Welcome to the "E-CNY".
Here's How You Set It Up.
Currently you can't find the app on the app stores directly but have to redeem a special code that you use to get access in APP stores, presumably to limit the numbers of people that start using the currency in the early stages.
You get the QR code directly from one of the 6 partner banks: ICBC, Bank of China, Agricultural Bank of China, China Construction Bank, Bank of Communications, Postal Savings Bank.
We have listed the codes for ICBC and Bank of China below, for any of the other bank just visit any branch and ask for their code.
Scanning the code with WeChat brings you to a welcome page. Click on the button with your respective phone type, then you'll be led to a page where you have to enter your name, passport number and phone number.
On the ICBC app version that we tried we would get an error message if we entered our passport number, but it worked perfectly find with just leaving the passport number empty.
Receive an SMS and enter the code. Make sure your location settings on your phone are turned on, or you will get an error message.
Agree to the terms, click the red confirmation button and you'll get a code:
Copy the code, open the Apple App store, click on your profile picture and go to "Redeem Gift Card or Code". This will now bring you to a page where you can download the app.
The E-CNY app is currently only available on the Chinese App store, so you can only do this if - and that's the main limitation we mentioned at the beginning - your app store location is set to China. If your app store is set to another country, it's easy to switch. There are tons of tutorials out there about how to do that.
Congratulations, you now have China's newest payment app on your phone. Here it is, right next to the other app you really need to live in Shanghai. The SmartShanghai App.
It's a clean, simple user interface with a well-known face looking at us.
Top Up Your Wallet
As a Chinese citizen with a shēnfènzhèng number, or a foreigner with a Green Card, you can directly connect the app to your bank account, just like you do with WeChat Pay and Alipay. Then, any payment will automatically be deducted from your bank account.
As a foreigner without a Chinese shēnfènzhèng number you can still use the app, but have to top up your wallet, and are then limited to whatever amount you have in your wallet. To top up your wallet just press the other button that says "充钱包 (top up)", then select "选择银行 (Select Bank)".
However, this will only work if you are using the online banking version of these banks, and if you have their app installed. Select your bank, it will open your bank app. Type your password, select the amount, and that's it.
How to Pay With the App
We couldn't find any official stats, but judging from looking around WeChat Moments the system is rolling out quickly in at least Shanghai and Beijing. We walked into the Family Mart next to our office and they already have it installed at their self-service terminals. You can recognize it by the stickers.
Just to repeat this, because it sounds so surreal from our western point of view: We paid with a government run e-currency at a self-service checkout at a 24-hour Family Mart in Shanghai.
One sentence that says how far ahead China is when it comes to rolling out new technologies.

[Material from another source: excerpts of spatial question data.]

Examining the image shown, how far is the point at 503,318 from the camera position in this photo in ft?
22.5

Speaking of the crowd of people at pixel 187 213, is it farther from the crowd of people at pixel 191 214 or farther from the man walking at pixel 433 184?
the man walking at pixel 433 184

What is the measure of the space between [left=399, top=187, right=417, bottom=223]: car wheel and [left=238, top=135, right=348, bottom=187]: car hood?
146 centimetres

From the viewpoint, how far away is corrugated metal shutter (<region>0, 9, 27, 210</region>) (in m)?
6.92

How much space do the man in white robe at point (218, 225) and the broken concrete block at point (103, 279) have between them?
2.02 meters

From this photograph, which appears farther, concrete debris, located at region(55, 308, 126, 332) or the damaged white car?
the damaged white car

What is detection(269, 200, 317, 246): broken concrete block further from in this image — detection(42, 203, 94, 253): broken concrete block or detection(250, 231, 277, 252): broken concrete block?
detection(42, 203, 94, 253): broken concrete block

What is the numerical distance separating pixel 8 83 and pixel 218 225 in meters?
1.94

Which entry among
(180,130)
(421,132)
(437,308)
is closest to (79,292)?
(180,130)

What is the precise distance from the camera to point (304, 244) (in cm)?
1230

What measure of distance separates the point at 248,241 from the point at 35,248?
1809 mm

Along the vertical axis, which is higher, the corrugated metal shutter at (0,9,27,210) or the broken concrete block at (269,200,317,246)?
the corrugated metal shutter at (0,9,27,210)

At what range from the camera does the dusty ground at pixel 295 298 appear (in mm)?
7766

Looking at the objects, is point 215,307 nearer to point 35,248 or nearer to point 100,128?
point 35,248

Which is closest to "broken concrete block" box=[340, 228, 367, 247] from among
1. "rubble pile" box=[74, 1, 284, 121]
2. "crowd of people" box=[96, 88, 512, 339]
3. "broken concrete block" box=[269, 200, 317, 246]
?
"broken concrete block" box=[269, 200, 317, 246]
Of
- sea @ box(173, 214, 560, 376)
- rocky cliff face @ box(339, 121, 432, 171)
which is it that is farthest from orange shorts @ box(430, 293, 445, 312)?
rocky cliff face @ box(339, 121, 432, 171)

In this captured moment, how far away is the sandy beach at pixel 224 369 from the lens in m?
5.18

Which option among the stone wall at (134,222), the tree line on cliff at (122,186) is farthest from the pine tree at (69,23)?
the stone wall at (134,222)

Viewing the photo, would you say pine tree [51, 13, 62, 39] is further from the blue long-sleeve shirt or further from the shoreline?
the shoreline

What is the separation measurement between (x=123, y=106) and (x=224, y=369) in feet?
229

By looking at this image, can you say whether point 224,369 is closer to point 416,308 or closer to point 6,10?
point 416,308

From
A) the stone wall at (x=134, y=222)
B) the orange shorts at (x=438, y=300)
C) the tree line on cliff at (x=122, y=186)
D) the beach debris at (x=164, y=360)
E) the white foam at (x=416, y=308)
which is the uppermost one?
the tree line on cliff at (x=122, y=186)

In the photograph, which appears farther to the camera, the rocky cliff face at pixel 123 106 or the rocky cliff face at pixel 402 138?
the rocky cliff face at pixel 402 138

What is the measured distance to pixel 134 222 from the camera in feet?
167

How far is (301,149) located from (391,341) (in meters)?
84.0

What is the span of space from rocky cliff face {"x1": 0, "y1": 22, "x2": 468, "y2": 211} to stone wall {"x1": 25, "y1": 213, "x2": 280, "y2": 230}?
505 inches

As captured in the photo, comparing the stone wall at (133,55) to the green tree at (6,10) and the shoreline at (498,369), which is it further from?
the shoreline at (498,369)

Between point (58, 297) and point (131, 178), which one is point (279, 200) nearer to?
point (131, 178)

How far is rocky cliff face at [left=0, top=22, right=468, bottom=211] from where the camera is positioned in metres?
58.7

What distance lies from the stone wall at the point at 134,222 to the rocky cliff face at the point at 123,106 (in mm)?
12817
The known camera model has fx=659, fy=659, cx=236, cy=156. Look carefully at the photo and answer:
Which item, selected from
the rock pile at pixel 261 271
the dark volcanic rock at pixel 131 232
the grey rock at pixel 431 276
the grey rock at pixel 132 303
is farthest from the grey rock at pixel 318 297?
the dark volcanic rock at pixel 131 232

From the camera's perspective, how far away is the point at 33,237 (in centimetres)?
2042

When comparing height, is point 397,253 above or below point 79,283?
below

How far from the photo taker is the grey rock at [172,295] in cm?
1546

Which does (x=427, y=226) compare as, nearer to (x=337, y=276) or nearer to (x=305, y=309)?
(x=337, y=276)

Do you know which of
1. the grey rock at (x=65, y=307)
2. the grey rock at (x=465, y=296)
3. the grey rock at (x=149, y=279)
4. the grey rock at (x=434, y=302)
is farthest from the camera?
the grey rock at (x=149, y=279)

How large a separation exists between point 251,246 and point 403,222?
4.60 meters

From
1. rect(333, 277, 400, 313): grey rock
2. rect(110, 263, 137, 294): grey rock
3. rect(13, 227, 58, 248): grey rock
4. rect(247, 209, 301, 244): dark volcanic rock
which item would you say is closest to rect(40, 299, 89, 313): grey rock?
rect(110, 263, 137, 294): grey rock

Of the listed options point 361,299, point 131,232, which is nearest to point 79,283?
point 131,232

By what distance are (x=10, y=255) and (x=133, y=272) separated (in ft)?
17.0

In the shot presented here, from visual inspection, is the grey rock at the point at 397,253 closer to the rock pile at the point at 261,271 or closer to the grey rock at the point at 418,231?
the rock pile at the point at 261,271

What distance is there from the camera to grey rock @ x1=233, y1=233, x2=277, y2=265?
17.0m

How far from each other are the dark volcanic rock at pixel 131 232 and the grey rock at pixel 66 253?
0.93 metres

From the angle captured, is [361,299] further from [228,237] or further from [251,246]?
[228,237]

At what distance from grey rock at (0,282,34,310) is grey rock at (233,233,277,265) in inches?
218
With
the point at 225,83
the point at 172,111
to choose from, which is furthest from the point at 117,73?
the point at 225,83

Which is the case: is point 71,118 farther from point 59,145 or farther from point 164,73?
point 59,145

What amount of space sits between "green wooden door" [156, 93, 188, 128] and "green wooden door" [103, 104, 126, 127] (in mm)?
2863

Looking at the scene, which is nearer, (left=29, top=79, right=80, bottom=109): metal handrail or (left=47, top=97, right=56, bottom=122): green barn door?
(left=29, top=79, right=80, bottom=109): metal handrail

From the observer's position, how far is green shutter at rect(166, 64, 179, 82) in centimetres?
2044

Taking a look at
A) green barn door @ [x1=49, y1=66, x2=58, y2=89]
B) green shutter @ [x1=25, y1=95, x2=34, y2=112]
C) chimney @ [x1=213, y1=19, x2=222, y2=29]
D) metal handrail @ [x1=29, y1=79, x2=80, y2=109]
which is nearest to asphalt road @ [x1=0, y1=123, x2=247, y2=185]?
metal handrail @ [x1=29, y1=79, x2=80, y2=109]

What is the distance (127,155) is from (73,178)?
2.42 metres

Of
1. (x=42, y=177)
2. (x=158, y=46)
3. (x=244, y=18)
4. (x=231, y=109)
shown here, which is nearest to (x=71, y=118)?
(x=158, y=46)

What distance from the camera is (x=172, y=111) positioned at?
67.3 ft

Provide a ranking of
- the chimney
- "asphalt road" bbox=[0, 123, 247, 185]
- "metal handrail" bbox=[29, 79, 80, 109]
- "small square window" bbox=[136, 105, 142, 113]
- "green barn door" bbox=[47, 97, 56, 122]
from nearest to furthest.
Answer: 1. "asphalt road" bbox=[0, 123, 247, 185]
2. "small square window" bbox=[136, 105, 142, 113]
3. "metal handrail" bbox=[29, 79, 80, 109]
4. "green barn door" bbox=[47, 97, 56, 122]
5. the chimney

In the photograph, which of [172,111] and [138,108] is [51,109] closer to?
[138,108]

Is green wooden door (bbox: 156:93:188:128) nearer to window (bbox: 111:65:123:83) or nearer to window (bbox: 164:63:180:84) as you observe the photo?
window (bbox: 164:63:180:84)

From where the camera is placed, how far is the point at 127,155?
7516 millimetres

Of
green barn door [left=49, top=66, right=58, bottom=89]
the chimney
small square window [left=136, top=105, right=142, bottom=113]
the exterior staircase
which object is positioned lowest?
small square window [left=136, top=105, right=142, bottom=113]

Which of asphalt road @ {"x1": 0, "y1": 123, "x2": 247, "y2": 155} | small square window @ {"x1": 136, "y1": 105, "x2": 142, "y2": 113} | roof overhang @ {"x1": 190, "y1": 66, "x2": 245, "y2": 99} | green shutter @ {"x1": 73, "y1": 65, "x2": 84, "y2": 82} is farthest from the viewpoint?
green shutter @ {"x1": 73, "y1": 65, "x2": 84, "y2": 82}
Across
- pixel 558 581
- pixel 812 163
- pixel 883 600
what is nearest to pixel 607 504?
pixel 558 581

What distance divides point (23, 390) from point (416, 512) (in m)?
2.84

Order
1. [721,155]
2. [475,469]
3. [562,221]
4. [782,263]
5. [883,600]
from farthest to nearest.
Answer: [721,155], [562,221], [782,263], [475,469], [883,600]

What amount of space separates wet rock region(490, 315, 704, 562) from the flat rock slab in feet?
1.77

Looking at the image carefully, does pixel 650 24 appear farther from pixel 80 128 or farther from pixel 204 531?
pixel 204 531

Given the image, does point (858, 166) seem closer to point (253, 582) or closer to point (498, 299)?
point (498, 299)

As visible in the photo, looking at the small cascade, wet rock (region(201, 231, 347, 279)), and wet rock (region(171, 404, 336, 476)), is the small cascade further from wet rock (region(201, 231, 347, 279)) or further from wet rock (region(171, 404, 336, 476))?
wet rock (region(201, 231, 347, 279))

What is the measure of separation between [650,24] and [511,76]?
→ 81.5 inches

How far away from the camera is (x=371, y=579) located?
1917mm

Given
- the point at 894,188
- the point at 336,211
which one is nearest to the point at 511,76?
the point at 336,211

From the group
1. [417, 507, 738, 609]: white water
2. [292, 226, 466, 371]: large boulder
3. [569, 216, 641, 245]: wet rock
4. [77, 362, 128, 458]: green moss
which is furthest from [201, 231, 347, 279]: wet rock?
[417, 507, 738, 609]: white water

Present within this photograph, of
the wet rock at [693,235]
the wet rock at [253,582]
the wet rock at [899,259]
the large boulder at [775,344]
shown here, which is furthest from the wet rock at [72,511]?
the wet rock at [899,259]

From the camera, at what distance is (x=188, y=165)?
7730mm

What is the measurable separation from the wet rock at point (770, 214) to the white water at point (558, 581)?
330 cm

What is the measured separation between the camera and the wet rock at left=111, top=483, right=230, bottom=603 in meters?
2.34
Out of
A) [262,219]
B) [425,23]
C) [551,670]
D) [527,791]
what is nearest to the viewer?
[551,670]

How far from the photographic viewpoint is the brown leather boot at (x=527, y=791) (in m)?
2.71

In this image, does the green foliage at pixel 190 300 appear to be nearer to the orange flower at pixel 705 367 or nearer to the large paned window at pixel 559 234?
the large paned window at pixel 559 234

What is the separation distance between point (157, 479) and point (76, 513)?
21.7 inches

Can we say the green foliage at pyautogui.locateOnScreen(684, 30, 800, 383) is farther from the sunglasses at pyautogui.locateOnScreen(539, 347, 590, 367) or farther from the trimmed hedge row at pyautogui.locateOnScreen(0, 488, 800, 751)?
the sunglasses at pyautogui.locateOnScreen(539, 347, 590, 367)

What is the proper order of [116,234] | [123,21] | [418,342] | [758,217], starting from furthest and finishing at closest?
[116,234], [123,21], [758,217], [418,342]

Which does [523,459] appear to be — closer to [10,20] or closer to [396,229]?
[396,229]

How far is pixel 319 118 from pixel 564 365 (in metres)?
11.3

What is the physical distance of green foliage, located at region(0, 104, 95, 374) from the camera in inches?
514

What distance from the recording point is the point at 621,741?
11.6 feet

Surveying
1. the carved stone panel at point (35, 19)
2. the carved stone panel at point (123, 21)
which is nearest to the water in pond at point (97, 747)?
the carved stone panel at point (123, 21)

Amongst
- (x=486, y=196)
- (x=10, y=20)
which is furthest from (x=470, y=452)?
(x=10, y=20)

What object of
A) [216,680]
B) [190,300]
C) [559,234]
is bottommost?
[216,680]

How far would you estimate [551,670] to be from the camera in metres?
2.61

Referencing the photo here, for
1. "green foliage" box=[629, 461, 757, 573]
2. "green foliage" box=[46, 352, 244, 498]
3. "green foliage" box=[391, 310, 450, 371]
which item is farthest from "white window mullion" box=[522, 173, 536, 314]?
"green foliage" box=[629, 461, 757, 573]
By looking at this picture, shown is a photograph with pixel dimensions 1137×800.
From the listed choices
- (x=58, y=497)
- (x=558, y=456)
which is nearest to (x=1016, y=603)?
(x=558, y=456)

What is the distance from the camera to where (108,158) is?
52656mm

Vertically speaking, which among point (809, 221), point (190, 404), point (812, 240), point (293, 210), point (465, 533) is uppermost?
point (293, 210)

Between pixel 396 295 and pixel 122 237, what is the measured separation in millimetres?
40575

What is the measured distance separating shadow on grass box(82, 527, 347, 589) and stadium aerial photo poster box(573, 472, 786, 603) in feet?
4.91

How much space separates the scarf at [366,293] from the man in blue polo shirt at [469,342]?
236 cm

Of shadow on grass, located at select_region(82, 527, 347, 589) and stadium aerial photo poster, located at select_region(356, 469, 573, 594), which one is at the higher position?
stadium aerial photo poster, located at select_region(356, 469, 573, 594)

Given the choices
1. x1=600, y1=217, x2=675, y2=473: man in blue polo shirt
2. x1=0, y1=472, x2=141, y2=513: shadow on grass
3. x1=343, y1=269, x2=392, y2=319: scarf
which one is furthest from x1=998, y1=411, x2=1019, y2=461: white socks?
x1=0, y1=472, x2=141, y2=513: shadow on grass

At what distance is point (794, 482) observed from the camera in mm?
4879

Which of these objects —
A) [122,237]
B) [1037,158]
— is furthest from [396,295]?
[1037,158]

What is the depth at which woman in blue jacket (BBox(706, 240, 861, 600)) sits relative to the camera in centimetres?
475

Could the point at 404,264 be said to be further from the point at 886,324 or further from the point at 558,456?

At the checkout counter you simply hold the QR code on the app against the scanner.
Do I Need it Right Now?
Not really. If you don't have any trouble with your WeChat or Alipay, there's hardly any reason to switch right now. From what we saw today it looks like China's E-CNY doesn't charge a transaction fee, so you might save a few RMB over the course of a year. If you do have issues with getting online payments set up, then the E-CNY appears to be an easier option right now.